Newcomers to Axiom's web site, the message boards or this newsletter may have noticed the emphasis I place on locating the two main left and right surround speakers in a standard 5.1-channel home theater setup to each side of the listening area (and a bit behind) rather than at the “rear” or “back.” In fact, when the subject arises, some may find my advice borders on the militant, especially when innocent emailers or callers ask me if they can use in-ceiling speakers as surrounds. With a deep sigh of frustration, I usually respond, “Well, if you absolutely must, and there is no other alternative, but please consider using well-designed speakers at the sides, with stands or brackets if necessary. Ceiling speakers are for airport and subway public-address systems, not for high-fidelity multichannel music and soundtrack reproduction.”

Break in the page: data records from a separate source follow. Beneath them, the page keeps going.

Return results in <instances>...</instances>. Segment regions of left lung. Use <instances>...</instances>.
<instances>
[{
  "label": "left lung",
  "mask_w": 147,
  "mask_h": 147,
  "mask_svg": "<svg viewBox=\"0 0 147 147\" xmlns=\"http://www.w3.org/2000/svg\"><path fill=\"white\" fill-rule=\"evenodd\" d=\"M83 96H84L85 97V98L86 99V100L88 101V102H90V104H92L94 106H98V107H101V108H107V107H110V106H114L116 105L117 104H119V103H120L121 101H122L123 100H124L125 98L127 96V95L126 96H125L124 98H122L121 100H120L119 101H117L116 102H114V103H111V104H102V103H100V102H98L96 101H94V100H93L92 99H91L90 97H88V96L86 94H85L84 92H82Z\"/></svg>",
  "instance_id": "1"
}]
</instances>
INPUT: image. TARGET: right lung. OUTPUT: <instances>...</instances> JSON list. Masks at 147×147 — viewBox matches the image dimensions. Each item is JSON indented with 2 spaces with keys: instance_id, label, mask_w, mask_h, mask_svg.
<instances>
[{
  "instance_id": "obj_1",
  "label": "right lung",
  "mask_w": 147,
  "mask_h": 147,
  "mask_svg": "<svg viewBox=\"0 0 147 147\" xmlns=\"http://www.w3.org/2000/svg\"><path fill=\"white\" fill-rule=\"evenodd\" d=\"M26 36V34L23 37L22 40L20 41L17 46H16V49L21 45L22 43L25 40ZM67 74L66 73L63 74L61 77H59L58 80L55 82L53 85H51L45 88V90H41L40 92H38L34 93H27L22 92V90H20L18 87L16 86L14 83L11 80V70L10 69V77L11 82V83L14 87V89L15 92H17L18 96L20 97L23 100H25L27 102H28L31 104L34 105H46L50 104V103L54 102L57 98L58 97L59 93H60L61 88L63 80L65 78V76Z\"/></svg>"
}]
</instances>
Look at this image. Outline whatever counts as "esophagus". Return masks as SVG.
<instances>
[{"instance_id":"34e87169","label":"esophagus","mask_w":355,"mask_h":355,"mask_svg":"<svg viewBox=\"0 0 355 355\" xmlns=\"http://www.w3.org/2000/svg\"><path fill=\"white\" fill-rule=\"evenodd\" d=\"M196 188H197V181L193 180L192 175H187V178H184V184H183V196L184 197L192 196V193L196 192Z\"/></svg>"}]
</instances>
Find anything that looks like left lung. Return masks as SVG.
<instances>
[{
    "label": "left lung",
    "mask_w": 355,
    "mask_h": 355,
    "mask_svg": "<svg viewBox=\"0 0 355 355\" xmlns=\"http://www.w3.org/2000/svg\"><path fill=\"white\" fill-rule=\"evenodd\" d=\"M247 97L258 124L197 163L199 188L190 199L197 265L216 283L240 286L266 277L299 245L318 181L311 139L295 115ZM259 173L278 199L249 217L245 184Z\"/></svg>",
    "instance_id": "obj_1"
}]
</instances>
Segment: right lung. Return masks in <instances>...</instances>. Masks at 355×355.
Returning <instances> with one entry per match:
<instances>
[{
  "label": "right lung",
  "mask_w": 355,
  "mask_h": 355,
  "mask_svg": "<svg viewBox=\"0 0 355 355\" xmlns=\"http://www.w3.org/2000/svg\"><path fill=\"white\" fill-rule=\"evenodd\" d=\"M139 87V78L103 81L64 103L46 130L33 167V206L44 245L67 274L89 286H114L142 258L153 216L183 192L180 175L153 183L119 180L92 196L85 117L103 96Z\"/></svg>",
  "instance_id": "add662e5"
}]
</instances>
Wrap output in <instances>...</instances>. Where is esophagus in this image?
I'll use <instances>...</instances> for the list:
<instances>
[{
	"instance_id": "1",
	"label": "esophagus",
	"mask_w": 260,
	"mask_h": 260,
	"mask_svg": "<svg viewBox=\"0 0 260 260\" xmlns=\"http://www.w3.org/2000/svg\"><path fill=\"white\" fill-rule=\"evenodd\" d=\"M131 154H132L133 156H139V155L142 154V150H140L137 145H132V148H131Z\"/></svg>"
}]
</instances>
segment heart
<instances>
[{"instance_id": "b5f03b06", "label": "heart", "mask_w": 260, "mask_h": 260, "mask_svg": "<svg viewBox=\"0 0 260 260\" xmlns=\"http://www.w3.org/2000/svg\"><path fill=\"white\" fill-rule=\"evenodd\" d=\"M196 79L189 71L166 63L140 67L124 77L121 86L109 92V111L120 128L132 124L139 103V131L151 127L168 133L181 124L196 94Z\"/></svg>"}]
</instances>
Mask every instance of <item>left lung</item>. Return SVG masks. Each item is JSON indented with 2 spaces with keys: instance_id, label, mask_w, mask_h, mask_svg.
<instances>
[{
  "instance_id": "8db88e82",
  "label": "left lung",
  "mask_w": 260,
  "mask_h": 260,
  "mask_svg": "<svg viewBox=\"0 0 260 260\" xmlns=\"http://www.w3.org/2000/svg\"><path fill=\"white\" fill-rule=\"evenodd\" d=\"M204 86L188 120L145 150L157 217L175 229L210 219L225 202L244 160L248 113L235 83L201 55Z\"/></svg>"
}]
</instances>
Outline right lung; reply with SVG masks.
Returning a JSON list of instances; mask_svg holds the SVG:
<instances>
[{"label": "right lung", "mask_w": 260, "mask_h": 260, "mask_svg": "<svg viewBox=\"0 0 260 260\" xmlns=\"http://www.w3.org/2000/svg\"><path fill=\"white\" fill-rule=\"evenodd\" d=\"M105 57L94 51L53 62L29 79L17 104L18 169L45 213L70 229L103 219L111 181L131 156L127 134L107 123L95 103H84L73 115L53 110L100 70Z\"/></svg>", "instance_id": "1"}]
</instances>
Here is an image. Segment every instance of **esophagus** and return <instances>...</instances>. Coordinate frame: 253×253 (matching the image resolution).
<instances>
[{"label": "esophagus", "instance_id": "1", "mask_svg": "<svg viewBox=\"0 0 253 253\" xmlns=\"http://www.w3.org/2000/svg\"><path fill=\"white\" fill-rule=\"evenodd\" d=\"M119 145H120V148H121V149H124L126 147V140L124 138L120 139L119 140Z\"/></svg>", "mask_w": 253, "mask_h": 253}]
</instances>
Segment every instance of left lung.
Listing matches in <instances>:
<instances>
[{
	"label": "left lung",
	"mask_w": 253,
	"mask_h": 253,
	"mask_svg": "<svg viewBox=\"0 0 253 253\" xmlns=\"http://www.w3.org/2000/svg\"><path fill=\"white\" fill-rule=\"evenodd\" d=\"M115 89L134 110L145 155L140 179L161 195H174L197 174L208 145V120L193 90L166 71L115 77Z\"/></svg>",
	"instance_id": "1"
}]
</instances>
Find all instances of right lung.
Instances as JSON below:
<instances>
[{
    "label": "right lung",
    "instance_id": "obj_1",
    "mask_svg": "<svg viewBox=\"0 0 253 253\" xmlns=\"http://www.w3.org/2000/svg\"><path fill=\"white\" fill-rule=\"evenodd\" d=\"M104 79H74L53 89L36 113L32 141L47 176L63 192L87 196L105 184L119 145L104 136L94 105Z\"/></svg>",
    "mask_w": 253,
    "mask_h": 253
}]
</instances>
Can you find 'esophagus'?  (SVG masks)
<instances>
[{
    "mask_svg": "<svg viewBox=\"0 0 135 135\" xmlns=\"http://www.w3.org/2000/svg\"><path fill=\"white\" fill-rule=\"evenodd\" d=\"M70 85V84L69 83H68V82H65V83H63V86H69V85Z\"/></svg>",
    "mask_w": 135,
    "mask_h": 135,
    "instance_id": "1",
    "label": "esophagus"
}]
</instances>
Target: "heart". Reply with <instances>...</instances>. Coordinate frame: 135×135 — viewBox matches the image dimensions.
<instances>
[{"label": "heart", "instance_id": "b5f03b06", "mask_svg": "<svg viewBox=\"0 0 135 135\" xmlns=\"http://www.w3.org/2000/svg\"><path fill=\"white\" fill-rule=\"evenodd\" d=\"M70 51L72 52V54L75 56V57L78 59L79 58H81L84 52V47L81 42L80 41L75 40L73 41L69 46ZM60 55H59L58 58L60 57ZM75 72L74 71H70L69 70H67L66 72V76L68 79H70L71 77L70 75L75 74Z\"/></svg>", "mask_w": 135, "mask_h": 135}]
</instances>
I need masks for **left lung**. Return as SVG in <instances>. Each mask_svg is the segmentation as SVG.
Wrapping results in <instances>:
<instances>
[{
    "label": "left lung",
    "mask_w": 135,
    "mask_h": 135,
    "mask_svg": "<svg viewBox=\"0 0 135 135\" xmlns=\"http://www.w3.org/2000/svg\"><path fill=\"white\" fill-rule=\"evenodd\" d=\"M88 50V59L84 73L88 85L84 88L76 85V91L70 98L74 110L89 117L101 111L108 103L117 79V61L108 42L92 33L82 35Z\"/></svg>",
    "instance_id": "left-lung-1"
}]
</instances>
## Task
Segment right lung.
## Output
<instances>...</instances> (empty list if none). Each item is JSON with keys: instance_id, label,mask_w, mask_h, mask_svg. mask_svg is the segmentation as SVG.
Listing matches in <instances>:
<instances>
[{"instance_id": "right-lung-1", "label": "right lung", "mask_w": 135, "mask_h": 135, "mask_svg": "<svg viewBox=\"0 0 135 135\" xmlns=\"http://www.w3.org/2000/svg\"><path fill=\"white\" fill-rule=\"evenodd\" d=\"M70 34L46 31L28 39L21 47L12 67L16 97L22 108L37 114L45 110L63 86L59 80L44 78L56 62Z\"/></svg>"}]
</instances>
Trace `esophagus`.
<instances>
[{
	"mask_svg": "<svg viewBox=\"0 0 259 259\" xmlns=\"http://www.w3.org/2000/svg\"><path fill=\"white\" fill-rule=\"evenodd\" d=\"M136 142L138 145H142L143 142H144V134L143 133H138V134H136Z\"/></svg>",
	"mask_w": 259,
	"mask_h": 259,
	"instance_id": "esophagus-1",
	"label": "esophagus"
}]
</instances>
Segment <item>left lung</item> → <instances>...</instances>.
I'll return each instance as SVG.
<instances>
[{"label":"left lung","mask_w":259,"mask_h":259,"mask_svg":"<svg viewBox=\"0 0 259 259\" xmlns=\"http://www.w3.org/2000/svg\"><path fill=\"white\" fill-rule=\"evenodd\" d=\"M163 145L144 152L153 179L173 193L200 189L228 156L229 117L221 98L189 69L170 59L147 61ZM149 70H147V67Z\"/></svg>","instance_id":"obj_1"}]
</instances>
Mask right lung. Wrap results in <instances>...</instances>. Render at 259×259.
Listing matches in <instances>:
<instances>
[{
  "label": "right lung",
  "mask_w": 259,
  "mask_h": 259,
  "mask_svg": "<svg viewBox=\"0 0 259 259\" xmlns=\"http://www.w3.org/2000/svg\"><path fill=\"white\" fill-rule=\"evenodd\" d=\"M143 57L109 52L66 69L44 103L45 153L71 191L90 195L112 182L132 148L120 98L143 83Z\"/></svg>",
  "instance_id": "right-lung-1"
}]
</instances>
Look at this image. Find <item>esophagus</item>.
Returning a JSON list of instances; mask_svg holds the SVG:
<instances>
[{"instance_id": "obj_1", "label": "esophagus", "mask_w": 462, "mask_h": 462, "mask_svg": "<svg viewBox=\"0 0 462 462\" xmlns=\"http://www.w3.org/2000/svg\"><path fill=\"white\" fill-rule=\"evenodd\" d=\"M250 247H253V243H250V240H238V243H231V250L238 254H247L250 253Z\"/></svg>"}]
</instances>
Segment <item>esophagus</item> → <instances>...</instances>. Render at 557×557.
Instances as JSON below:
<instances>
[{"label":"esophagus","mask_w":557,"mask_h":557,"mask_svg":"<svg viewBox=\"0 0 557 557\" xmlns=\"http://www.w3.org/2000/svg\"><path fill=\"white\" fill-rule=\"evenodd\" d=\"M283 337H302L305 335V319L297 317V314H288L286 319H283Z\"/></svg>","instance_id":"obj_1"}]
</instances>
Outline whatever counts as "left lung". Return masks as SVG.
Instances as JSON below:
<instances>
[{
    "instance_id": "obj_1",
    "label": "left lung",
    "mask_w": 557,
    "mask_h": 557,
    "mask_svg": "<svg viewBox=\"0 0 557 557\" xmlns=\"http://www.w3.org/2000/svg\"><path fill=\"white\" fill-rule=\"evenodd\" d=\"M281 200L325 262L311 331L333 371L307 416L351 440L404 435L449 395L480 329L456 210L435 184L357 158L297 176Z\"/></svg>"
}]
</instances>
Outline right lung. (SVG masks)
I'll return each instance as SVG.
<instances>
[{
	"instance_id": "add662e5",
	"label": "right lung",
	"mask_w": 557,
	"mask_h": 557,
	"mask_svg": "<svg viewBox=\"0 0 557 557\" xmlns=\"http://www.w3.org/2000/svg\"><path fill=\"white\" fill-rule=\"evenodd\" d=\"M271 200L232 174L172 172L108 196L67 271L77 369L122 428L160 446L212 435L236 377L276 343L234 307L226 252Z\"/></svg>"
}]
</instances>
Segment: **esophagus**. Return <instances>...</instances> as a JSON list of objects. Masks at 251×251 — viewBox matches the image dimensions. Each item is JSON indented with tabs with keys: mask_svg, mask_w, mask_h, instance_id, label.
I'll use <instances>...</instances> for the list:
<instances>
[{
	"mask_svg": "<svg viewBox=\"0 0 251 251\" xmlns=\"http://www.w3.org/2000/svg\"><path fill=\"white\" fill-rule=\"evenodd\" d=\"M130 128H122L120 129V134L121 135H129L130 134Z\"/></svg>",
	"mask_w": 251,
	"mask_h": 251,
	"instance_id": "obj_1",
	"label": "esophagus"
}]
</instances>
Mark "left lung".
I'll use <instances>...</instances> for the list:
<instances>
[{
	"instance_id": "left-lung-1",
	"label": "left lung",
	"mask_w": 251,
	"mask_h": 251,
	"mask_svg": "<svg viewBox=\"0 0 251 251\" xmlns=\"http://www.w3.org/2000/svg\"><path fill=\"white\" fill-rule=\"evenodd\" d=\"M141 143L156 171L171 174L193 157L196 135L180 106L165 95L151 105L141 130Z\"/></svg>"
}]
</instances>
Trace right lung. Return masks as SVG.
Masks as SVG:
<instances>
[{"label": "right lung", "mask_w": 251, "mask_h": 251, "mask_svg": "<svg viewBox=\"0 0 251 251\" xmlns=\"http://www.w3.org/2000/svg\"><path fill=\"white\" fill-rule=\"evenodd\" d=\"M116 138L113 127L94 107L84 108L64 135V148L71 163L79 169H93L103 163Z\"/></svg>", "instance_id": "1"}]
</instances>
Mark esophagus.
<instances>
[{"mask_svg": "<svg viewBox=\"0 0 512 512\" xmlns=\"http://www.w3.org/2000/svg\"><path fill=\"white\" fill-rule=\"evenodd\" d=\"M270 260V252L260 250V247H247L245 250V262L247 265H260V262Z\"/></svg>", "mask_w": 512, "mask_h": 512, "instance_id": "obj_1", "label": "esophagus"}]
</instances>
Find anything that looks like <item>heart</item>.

For years conventional wisdom, even in retail shops, incorrectly referred to surround speakers as “rears,” in part because lots of audio shop owners recalled the brief era of Quadraphonic four-channel sound in the 1970s, which specified placing four speakers in the four corners of the room. Besides, “surrounds” is a less specific term than “rears,” and “sides” just doesn't cut it. As often as not, the back wall is where surround speakers often end up.
The fundamental reason for side placement of surround speakers, beside the fact that Dolby Labs advise it, is that the 5.1-channel soundtracks for movies are mixed with the surround speakers above ear level at each side of the mixing theater or studio, just like in large movie theaters. Since in our home theaters or media rooms we are trying to replicate or mimic the acoustic soundfield that we experience in a cinema, and hear what the sound engineers and the director heard when they panned and mixed the directional effects for motion pictures, it's clear enough that surround speakers properly belong on each side wall of your home theater, above ear level.
Interestingly, however, there are solid acoustical reasons for this as well (and psycho-acoustical data to support it). Our ears are at each side of our head, not on top or at the back, and the pinna—the shell-like cartilage external ear—is focused forward, the better to collect lateral reflections from the sides and direct sounds arriving from the front. The brain measures the timing and amplitude differences in the sounds arriving at the left and right ears and determines the direction and location of the sound source. Any sound other than front dead center has to travel farther around one side of your head or the other to arrive at the other ear, so it arrives a few milliseconds later.
What's more, it turns out that our hearing is especially acute to these lateral timing and amplitude (signal strength) differences. In fact, research on concert-hall design has shown that it is largely the lateral-arriving sounds reflected from the sides of a space that tell our brain how big a space we are in. While sounds reflected from above and the back wall aren't entirely wasted and do contribute, it is the arrival time and amplitude differences of the side-wall reflections that are crucial elements in giving us a sense of the acoustic space, its size, reverberant character and a sense of “spaciousness.”
Some of this research came to light in the 1960s when orchestras and their governing boards pressured architects and acousticians to increase the size of concert halls by pushing out the sides of the hall in a fan shape, the better to accommodate more seats, wider aisles, generate more money, and bolster the salaries and retirement funds of the musicians. Sadly, the resulting halls turned into acoustic nightmares. Regular concertgoers, deprived of those important lateral reflections (the fan shape prevents side-wall reflections from reaching concertgoers' ears) found the acoustics of these new, bigger, fan-shaped spaces “dry” or “dead,” “2-dimensional” or worse. Attendance declined and in the case of many big-city orchestras (Toronto, New York, San Francisco), entire halls were eventually gutted and re-built, with great attention paid to retaining the classic rectangular shoebox shape or some variation thereof. In most cases, the result was greatly improved acoustics and satisfied patrons.
The lesson in all this is to try and locate your surround speakers at the sides of the listening area, somewhere within that magic angle of from 90 to 110 degrees (to the front speakers) firing across the room and a bit above your ear level, if possible. With Dolby Digital 5.1-channel movie soundtracks of all varieties, and even with lots of multichannel music or CD material processed through Dolby Pro LogicII(x), you'll experience the optimal mix of direct and reflected ambient sound. And, as many system owners have noted, the generous dispersion of Axiom's quadpolar multi-directional QS8 and QS4 surrounds allow considerable leeway in placement.